👌 IMPROVE: Add `AbstractRepositoryBackend.iter_object_streams` #5168

chrisjsewell · 2021-10-08T02:07:28Z

This is essentially an addition to #5156 and required for #5145

Without the "optimised" use of Container.get_objects_stream_and_meta for the DiskObjectStoreRepositoryBackend, the profiled archive creation in #5145 (comment) goes from 4 minutes to 9 minutes!

This is essentially an addition to aiidateam#5156 and required aiidateam#5145 Without the "optimised" use of `Container.get_objects_stream_and_meta` for the `DiskObjectStoreRepositoryBackend`, the profiled archive creation in aiidateam#5145 goes from 4 minutes to 9 minutes!

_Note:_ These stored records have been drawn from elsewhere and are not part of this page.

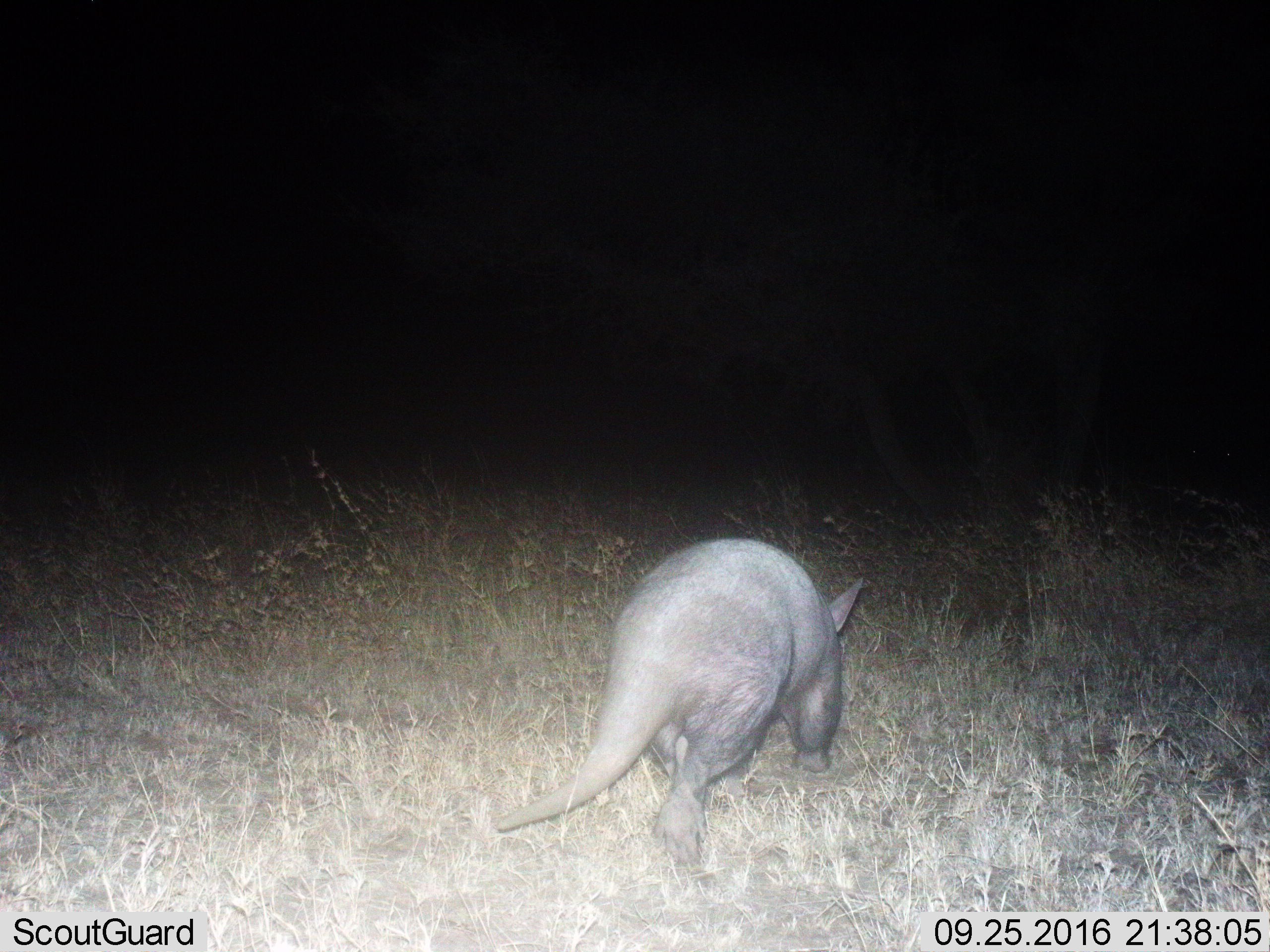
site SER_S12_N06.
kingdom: Animalia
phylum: Chordata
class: Mammalia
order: Tubulidentata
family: Orycteropodidae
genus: Orycteropus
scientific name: Orycteropus afer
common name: aardvark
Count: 1.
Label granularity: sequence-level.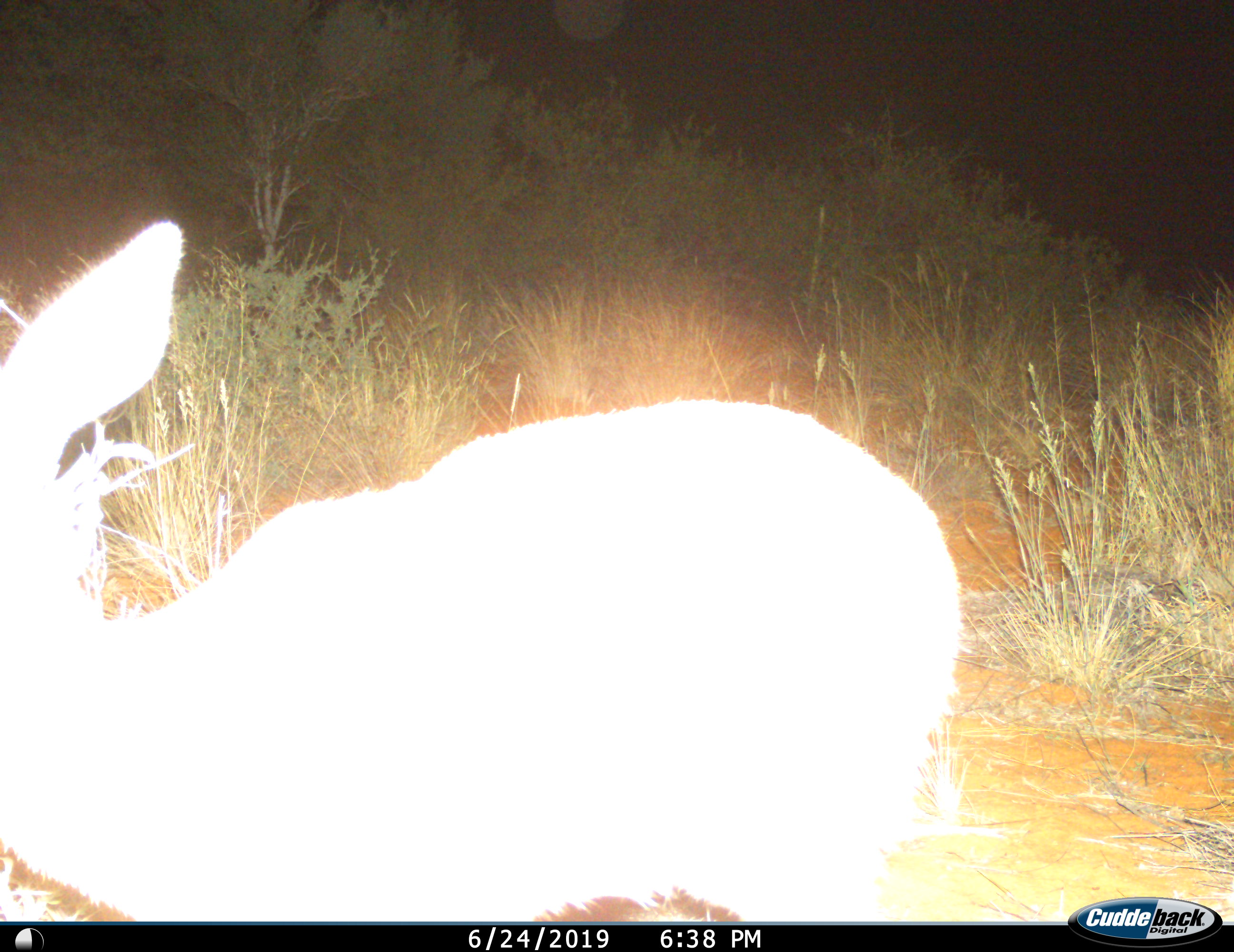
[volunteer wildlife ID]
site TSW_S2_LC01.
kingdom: Animalia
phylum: Chordata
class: Mammalia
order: Artiodactyla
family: Bovidae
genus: Raphicerus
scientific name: Raphicerus campestris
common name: steenbok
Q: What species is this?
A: Steenbok (Raphicerus campestris).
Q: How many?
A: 1.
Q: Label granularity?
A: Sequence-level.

codecov · 2021-10-08T02:24:31Z

Codecov Report

Merging #5168 (672bbfb) into develop (bd91bdb) will increase coverage by 0.01%.
The diff coverage is 93.75%.

@@             Coverage Diff             @@
##           develop    #5168      +/-   ##
===========================================
+ Coverage    80.96%   80.97%   +0.01%     
===========================================
  Files          535      535              
  Lines        37188    37201      +13     
===========================================
+ Hits         30107    30119      +12     
- Misses        7081     7082       +1

Flag	Coverage Δ
django	`75.75% <93.75%> (+0.03%)`	⬆️
sqlalchemy	`74.87% <93.75%> (+0.01%)`	⬆️

Flags with carried forward coverage won't be shown. Click here to find out more.

Impacted Files	Coverage Δ
aiida/backends/general/migrations/utils.py	`86.02% <50.00%> (-0.37%)`	⬇️
aiida/repository/backend/abstract.py	`98.47% <100.00%> (+0.05%)`	⬆️
aiida/repository/backend/disk_object_store.py	`96.78% <100.00%> (+0.29%)`	⬆️
aiida/repository/backend/sandbox.py	`100.00% <100.00%> (ø)`

Continue to review full report at Codecov.

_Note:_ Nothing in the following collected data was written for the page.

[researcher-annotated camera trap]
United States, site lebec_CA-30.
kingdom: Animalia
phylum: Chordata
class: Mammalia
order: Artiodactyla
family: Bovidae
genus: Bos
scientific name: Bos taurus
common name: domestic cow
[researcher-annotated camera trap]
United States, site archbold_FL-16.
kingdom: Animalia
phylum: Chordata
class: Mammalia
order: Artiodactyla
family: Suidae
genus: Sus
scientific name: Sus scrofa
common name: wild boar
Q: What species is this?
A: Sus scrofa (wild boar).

Legend - Click here to learn more
Δ = absolute <relative> (impact), ø = not affected, ? = missing data
Powered by Codecov. Last update bd91bdb...672bbfb. Read the comment docs.

ramirezfranciscof

Hey @chrisjsewell , great work advancing the cause of batch operations! Haha. I only wanted to go over a few comments but this should be ready to go in no problem.

ramirezfranciscof · 2021-10-08T09:32:35Z

aiida/repository/backend/abstract.py

+        for key in keys:
+            with self.open(key) as handle:  # pylint: disable=not-context-manager
+                yield key, handle


I noticed the two implementations of this method have slightly different behaviors. The abstract.iter_object_streams will get each handle in its iteration and close each file when going to the next element, while disk_object_store.iter_object_streams will get all handles at the start and close all files only at the end. This means that, for example, one could use the second to do a "pass of content" from one file from the next but no the first, right? (weird case, but just to illustrate).

Since the external iteration is something the caller could do on their own, I would personally prefer to implement the version with the internal iteration just to offer the different path for the caller to decide what is best (one never knows for what use case that one didn't anticipate it could matter). However it is true that this case is very subtle so I am also ok if you prefer to leave it like this.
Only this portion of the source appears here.